======== Page ========

Economics of Innovation

Technological Revolutions and Financial Capital: The Dynamics of Bubbles and Golden Ages is an academic book by Carlota Perez that seeks to describe the connection between technological development and financial bubbles as seen in the emergence of long term technology trends. The model described by Carlota Perez shows repeated surges of technological development over the past three centuries with examples such as: the age of steam and railways, the age of steel and electricity, mass production and the automobile and the current information/knowledge society.

==Five Technological Revolutions==
The book identifies five bursts of technological innovation that have occurred in industrial history.

| Technological revolution | New technologies and industries | New infrastructures | Country and year of onset |
|---|---|---|---|
| 1. The industrial revolution | Mechanised cotton industry, wrought iron, machinery | Canals and waterways, water power, turnpike roads | Britain, 1771 |
| 2. Age of steam and railways | Steam engines and machinery, iron and coal mining, rolling stock production | Railways, ports, postal service, city gas | Britain 1829, spreading to Continent and USA |
| 3. Age of steel, electricity and heavy engineering | Cheap steel, full development of steam engine, heavy chemistry, civil engineering, electrical equipment industry, canned and bottled food, paper and packaging | Worldwide shipping, transcontinental railways, worldwide telegraph, telephone, electrical networks | USA and Germany, 1875 |
| 4. Age of oil, automobiles, and mass production | Mass-produced automobiles, cheap oil and fuels, petrochemicals, internal combustion engine for automobiles, tractors, aeroplanes, war tanks, and electricity production, home electrical appliances, refrigerated and frozen foods | Worldwide analogue telecommunications | USA, spreading to Europe, 1908 |
| 5. Age of information and telecommunications | The information revolution, cheap microelectronics, computers, software, telecommunications, control instruments, computer-aided biotechnology, new materials | Worldwide digital telecommunications, the Internet, electronic mail and other e-services, multiple source electricity networks, high-speed multi-modal physical transport links by land, air and water | USA, spreading to Europe and Asia, 1971 |

== Technological Revolutions ==
Perez defines Technological Revolutions as the emergence of a cluster of interrelated technologies as well as respective products and industries. These technological innovations are different from the current technological landscape, they are dynamic and have a long-lasting and profound effect on the working of the economy. Their aggregated deployment typically leads to a long-term surge of economic development and improvements in living standards. Their launch and acceleration is usually driven by an all-pervasive low-cost input, for instance, an important material, source of energy or technical component. Perez clearly distinguishes the term Technological Revolution from the term Revolutionary Technology, as the latter only describes a single innovative technology, but not its interrelation with other emerging innovations.

======== Supplied information ========

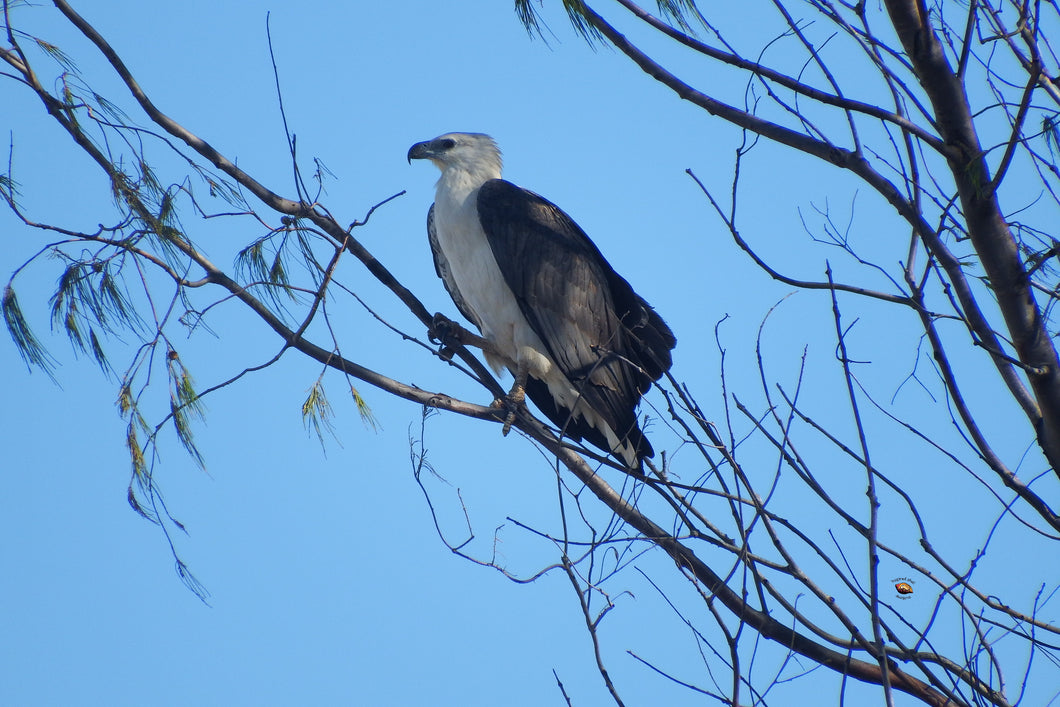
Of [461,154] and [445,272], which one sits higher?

========

To be done:
**1.** In the economics of innovation text, what country and year are given for the onset of the industrial revolution?
**2.** Change "financial bubbles" to "speculative bubbles" in the economics of innovation text between "Economics of Innovation" and "current information/knowledge society.", inclusive, and write out that stretch.
**3.** Continue the economics of innovation text from its final sentence.
The material comes from a source separate from the economics of innovation text.

Answers per task:
**1.** Britain, 1771.

**2.**
Economics of Innovation

Technological Revolutions and Financial Capital: The Dynamics of Bubbles and Golden Ages is an academic book by Carlota Perez that seeks to describe the connection between technological development and speculative bubbles as seen in the emergence of long term technology trends. The model described by Carlota Perez shows repeated surges of technological development over the past three centuries with examples such as: the age of steam and railways, the age of steel and electricity, mass production and the automobile and the current information/knowledge society.

**3.**
Perez derives the revolutionary nature of these technologies from their ability to shape behaviour beyond their industries of origin and reach widespread diffusion. These new general purpose technologies and their associated organizational principles influence and spread into most areas of economic activity. Their deployment enables an increase in efficiency and modernization across all sectors. The amalgamation of new dynamic industries, propelled by new cheap inputs, products and processes, forms a new engine of growth for the whole economy, according to Perez.

== Techno-Economic Paradigms ==
In the book, a Techno-Economic Paradigm refers to the gradually resulting best-practice framework characterized by the attributes of the Technological Revolution and corresponding organizational set-ups. These principles embody the most efficient methods for conducting business in the context of the particular technological innovations and leveraging them to modernize the broader economy. Once widely adopted, these principles form the foundational "common sense" for organizing activities and structuring institutions across diverse sectors. The emergence of a cluster of new technologies not only rejuvenates the industries of the previous paradigm, but also leads to new industries, products and infrastructure. This new “common sense” guides investors, consumers, entrepreneurs and other economic actors.

According to Perez, a new Techno-Economic Paradigm is the result of a Technological Revolution and is divided into an installation and a deployment phase. Between the two phases is a period of upheaval, as institutions still operate according to the old paradigm and must first adapt to achieve social progress.

== Role of capital ==
The role and behaviour of capital, investments, and the adjacent institutional framework play a central role in Perez's model and are presented as the driving forces of the diffusion cycles. Perez adapts the dichotomy of production and financial capital, which are distinct from each other.

Production capital encompasses the industries, businesses, and infrastructure that adopt and implement new technologies, transforming them into tangible economic output, particularly during the deployment phase.

Financial capital plays a critical role during the installation phase, funding innovation and experimentation through investments. Perez argues that decoupled speculative activity during this phase results in financial bubbles, which ultimately burst. This financial activity, despite its initial disruptive nature, helps finance the infrastructure and systems required for the new technologies to mature.

Perez underscores the importance of a balanced relationship between these two forms of capital, with financial capital enabling early-stage innovation and production capital ensuring sustained, widespread economic and potential social progress in the later stages of a techno-economic paradigm.

== Financial cycles ==
Perez found that these cycles of technological revolutions are coupled with financial cycles. Each cycle, which may take 50–60 years, consists of the following four phases:

Irruption phase: There is an intense funding of innovation in new technologies. Clusters of new revolutionary inventions appear. New industries are established, and the construction of new infrastructure begins.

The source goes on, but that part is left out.